The Wayback Machine is the brainchild of Brewster Kahle and Bruce Gilliat, who also founded the Internet Archive, a digital library of websites, books, audio and video recordings and software programs. Both projects are San Francisco-based nonprofits. The Wayback Machine is a project of the Internet Archive. (Kahle and Gilliat also created Alexa Internet which analyzes web traffic patterns and was sold to Amazon.)
"They [Kahle and Gilliat] had started to archive webpages in 1996, and in 2001 launched the Wayback Machine to support discovery and playback of those archived web resources," says Graham in a recent email interview. "And, yes, the name was inspired by the 1960s cartoon series 'The Rocky and Bullwinkle Show.' In the cartoon the WABAC Machine (note the spelling difference) was a plot device used to transport the characters Mr. Peabody and Sherman back in time to visit important events in human history."
In a world where there are more than 1.7 billion websites, with the number climbing dramatically by the day, how can anyone possibly hope to catalog so many webpages? The Wayback Machine uses what are called "crawlers," a type of software that automatically moves through the web, taking snapshots of billions of sites as it goes. Some of the process is automated, but many of the requests are generated manually by a network of librarians, who prioritize certain types of sites that they think are important to preserve for posterity and for future generations.

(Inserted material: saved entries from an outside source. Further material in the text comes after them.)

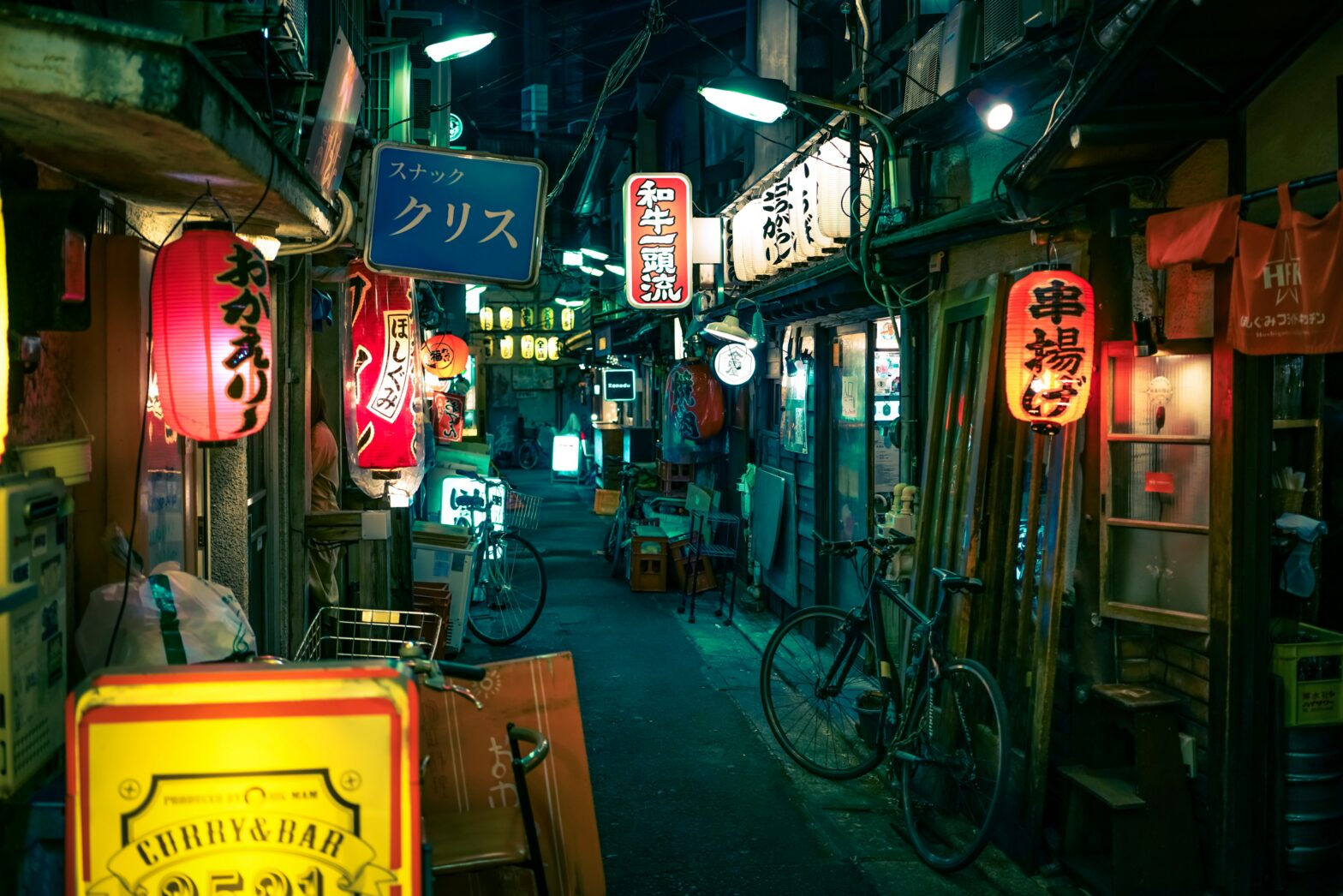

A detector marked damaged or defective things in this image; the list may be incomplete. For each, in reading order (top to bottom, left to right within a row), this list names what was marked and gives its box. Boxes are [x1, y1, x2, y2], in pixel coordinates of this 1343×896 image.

rusty metal surface [0, 3, 334, 240]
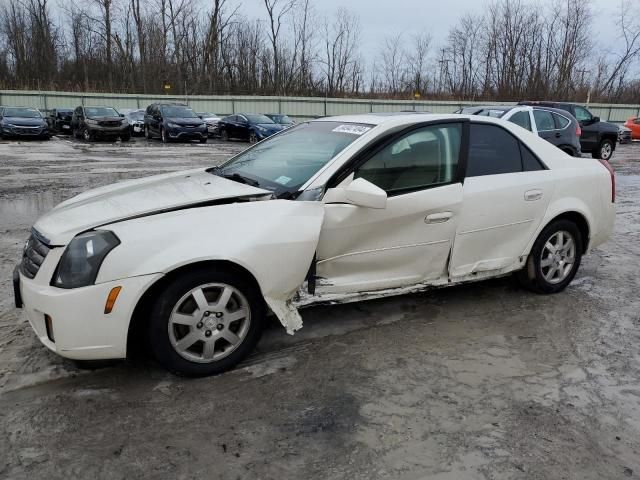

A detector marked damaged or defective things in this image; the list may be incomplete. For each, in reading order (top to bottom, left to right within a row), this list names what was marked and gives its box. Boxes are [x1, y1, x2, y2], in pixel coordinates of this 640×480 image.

cracked asphalt [1, 135, 640, 480]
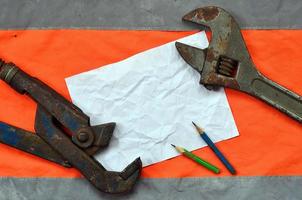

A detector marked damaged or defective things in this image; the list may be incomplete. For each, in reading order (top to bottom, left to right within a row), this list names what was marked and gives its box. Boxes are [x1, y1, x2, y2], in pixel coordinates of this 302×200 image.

rusty adjustable wrench [0, 60, 142, 193]
rusty adjustable wrench [176, 7, 300, 122]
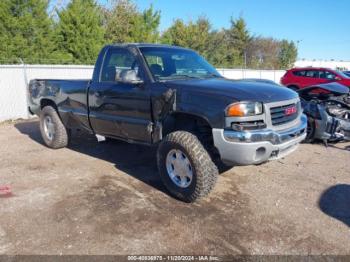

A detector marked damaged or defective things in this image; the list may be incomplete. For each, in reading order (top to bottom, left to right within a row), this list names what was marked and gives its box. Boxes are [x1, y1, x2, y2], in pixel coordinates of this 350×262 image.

red damaged car [280, 67, 350, 90]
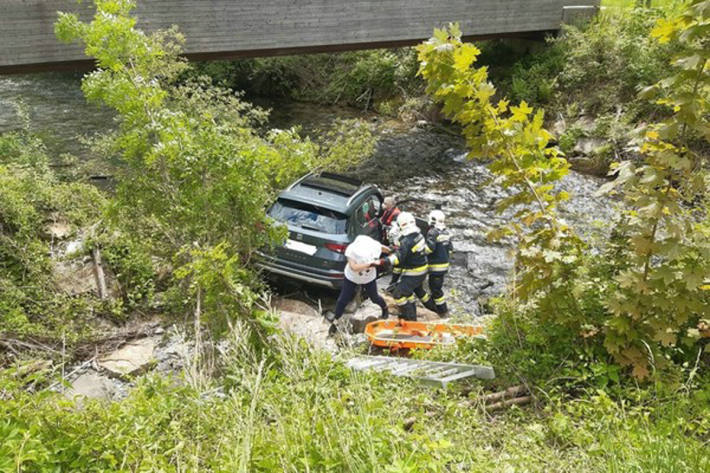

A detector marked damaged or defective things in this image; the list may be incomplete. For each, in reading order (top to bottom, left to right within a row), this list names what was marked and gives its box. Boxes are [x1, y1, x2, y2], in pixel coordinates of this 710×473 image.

crashed suv [258, 171, 386, 288]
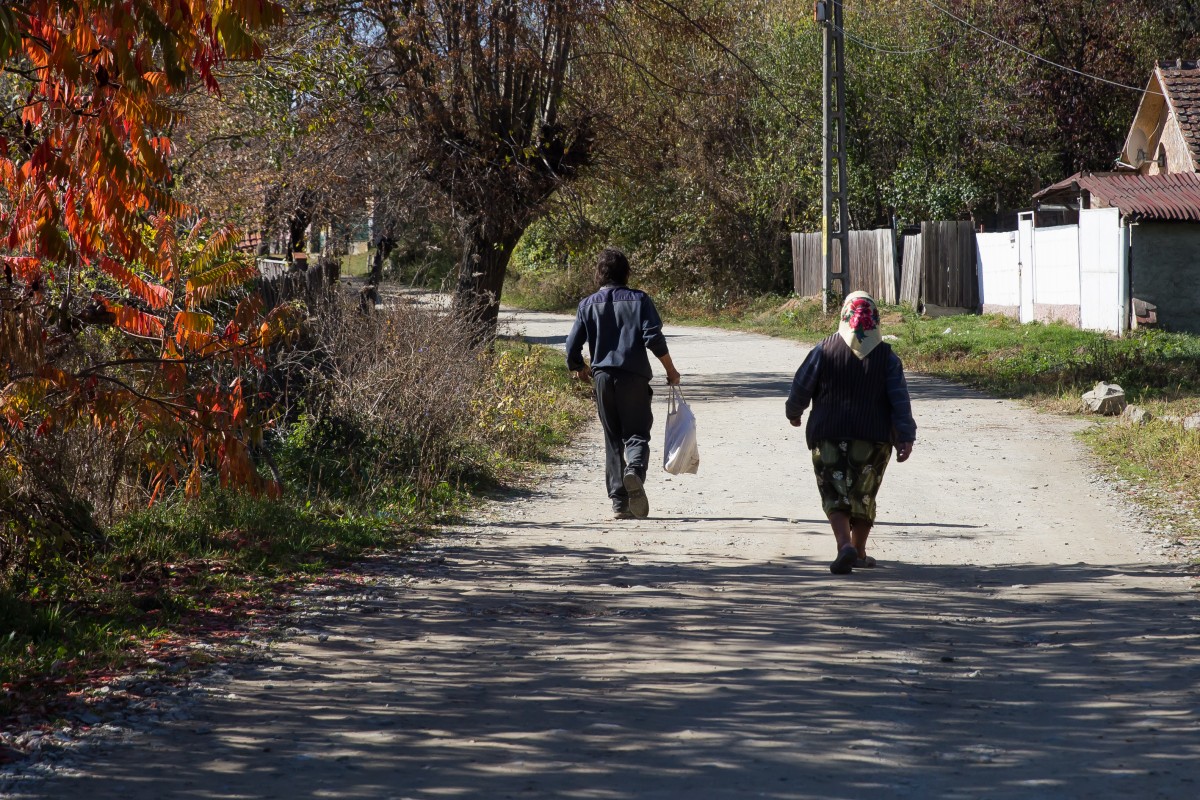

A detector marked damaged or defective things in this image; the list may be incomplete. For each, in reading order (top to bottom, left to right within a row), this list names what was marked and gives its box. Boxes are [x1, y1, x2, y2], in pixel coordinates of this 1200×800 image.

rusty metal roof [1032, 171, 1200, 221]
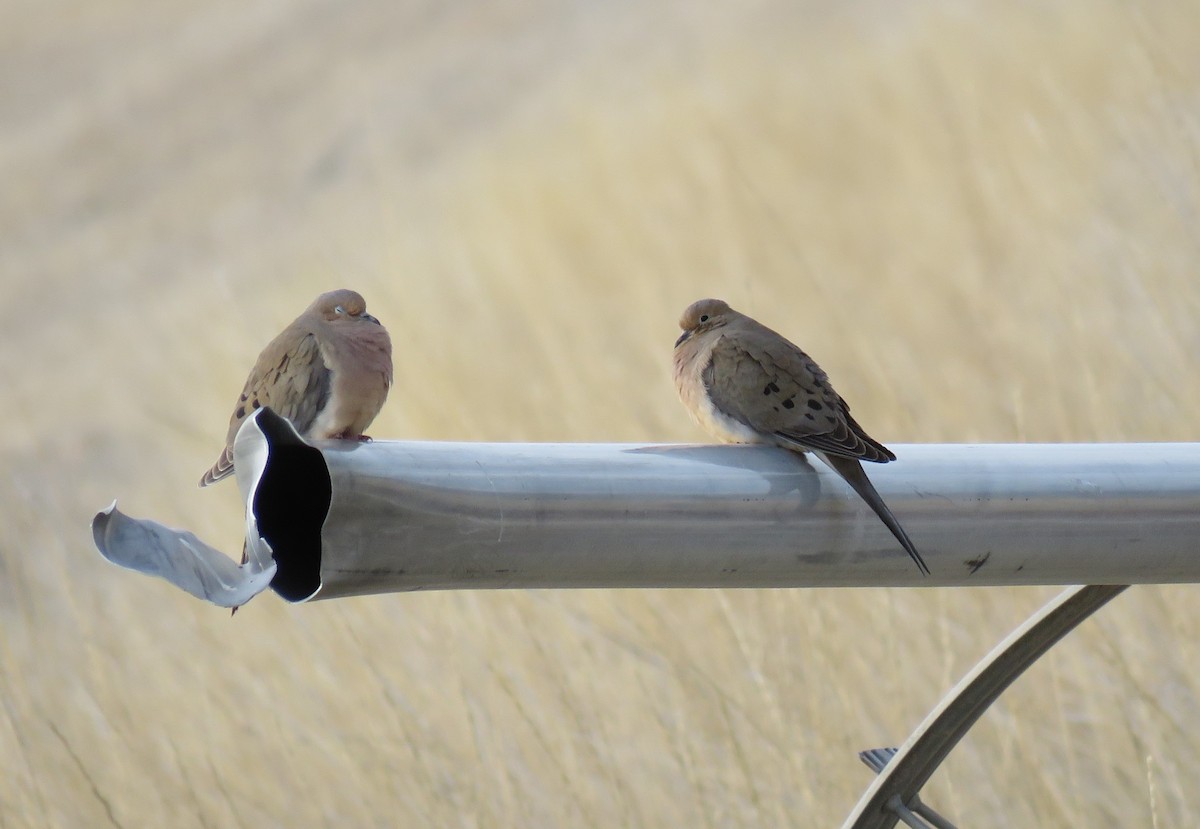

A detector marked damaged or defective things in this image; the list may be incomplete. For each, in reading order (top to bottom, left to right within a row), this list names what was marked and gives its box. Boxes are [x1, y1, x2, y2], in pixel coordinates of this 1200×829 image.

jagged metal tear [90, 410, 289, 609]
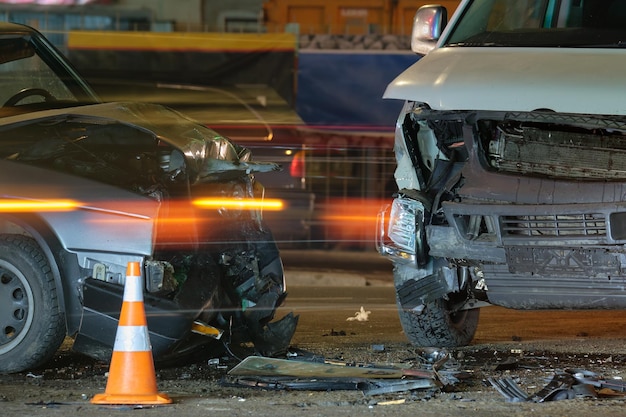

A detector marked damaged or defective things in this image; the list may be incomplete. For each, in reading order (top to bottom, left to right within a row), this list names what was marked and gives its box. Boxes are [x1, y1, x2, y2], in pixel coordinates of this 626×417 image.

crumpled hood [0, 101, 278, 181]
damaged silver car [0, 22, 296, 374]
damaged silver car [378, 0, 624, 344]
damaged white van [376, 0, 626, 344]
crumpled hood [382, 47, 624, 115]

The crawlers don't capture every iteration of sites. The frequency of snapshots differs by the site's importance – very significant sites might be recorded every few hours. Others might be logged weeks or months apart. Most aren't logged at all (so don't worry, that embarrassing fan website you made in high school is probably long gone by now). Wayback Machine aims to capture snapshots of important content, say, the breaking news headlines created by major media companies.
Furthermore, it doesn't necessarily recreate the entire site, and it doesn't preserve the data in a way that you'd experience it with your browser. It may only capture a few images of a few pages, and not preserve content that's linked to other sites outside the domain.